B. ANATOMI FISIOLOGI
Darah adalah jaringan cair dan terdiri atas dua bagian, bagian cair yang disebut
plasma dan bagian padat yang disebut sel-sel darah. (Pearce Evelyn, 2008 : 133).Sel-sel
darah, ada tiga macam yaitu :
1. Eritrosit (sel darah merah)
Eritrosit merupakan cakram bikonkaf yang tidak berhenti, ukurannya kira-kira
8 m, tidak dapat bergerak, banyaknya kira-kira 5 juta dalam mm3.. Fungsi dari
eritrosit adalah mengikat CO2 dari jaringan tubuh untuk dikeluarkan melalui paru-
paru. Eristrosit di buat dalam sumsum tulang, limpa dan hati, yang kemudian akan
beredar keseluruh tubuh selama 14-15 hari, setelah itu akan mati. Eritrosit berwarna
kuning kemerahan karena didalamnya mengandung suatu zat yang disebut
hemoglobin. Warna ini akan bertambah merah jika didalamnya banyak mengandung
O2.
C. ETIOLOGI :
Mikroorganisme penyebab syok septik adalah bakteri gram negatif. Ketika
mikroorganisme menyerang jaringan tubuh, pasien akan menunjukkan suatu respon imun.
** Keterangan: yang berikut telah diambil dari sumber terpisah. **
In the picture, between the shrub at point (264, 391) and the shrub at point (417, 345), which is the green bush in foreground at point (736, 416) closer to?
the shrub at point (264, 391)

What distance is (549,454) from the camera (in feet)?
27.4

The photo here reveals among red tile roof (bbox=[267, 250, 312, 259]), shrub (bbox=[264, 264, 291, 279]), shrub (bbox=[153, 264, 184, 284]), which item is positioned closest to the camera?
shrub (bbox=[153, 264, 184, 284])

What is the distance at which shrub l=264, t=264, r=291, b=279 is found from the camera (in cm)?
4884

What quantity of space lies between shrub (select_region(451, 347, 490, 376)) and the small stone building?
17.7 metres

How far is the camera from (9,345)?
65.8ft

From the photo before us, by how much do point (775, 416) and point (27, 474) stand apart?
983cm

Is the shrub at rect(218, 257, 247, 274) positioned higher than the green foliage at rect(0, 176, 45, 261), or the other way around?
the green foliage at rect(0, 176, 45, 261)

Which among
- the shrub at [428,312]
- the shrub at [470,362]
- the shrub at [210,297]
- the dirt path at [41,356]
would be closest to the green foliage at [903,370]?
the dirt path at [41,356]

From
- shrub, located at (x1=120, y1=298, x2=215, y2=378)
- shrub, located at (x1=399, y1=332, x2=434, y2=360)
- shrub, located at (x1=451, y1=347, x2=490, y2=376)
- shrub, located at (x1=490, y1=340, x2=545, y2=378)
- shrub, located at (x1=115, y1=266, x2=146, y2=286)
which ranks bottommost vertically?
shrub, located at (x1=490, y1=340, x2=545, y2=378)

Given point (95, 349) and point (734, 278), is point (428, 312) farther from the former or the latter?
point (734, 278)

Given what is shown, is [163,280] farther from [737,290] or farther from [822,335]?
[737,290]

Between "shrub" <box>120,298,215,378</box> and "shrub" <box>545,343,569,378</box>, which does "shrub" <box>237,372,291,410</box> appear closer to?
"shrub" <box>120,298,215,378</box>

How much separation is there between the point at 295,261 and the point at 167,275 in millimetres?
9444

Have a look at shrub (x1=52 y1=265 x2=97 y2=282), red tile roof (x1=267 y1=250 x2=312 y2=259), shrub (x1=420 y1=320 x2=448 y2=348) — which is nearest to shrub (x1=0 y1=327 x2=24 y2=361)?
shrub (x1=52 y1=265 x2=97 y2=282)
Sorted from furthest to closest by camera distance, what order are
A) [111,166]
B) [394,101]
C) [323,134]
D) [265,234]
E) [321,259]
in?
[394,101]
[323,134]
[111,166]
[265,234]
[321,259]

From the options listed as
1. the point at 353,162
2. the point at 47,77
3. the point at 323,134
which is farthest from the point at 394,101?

Respon imun ini membangkitkan aktivasi berbagai mediator kimiawi yang mempunyai
berbagai efek yang mengarah pada syok, yaitu peningkatan permeabilitas kapiler, yang
mengarah pada perembesan cairan dari kapiler dan vasodilatasi.
Bakteri gram negatif menyebabkan infeksi sistemik yang mengakibatkan kolaps
kardiovaskuler. Endotoksin basil gram negatif ini menyebabkan vasodilatasi kapiler dan
terbukanya hubungan pintas arteriovena perifer. Selain itu, terjadi peningkatan permeabilitas
kapiler. Peningkatan kapasitas vaskuler karena vasodilatasi perifer menyebabkan terjadinya
hipovolemia relatif, sedangkan peningkatan permeabilitas kapiler menyebabkan kehilangan
cairan intravaskuler ke intertisial yang terlihat sebagai udem. Pada syok septik hipoksia, sel
yang terjadi tidak disebabkan oleh penurunan perfusi jaringan melainkan karena
ketidakmampuan sel untuk menggunakan oksigen karena toksin kuman. Gejala syok septik
yang mengalami hipovolemia sukar dibedakan dengan syok hipovolemia (takikardia,
vasokonstriksi perifer, produksi urin < 0.5 cc/kg/jam, tekanan darah sistolik turun dan
menyempitnya tekanan nadi). Pasien-pasien sepsis dengan volume intravaskuler normal atau
hampir normal, mempunyai gejala takikardia, kulit hangat, tekanan sistolik hampir normal,
dan tekanan nadi yang melebar. Sepsis bisa disebabkan oleh mikroorganisme yang sangat
bervariasi, meliputi bakteri aerobik, anareobik, gram positif, gram negatif, jamur, dan virus
(Linda D.U, 2006)
Selain itu syok juga dapat diakibatkan karena :
1. Perdarahan (syok hipovolemik)
2. Dehidrasi (syok hipovolemik)
3. Gagal jantung (syok kardiogenik)
4. Trauma atau cedera berat
5. Serangan jantung (syok kardiogenik)
6. Cedera tulang belakang (syok neurogenik)
7. Infeksi (syok septik)
8. Reaksi alergi (syok anafilaktik)
9. Sindroma syok toksik.
G. PEMERIKSAAN PENUNJANG
1. Biakan: dari darah, sputum, urine, luka operasi atau non operasi dan aliran invasif
(selang atau kateter) hasil positip tidak perlu untuk diagnosis.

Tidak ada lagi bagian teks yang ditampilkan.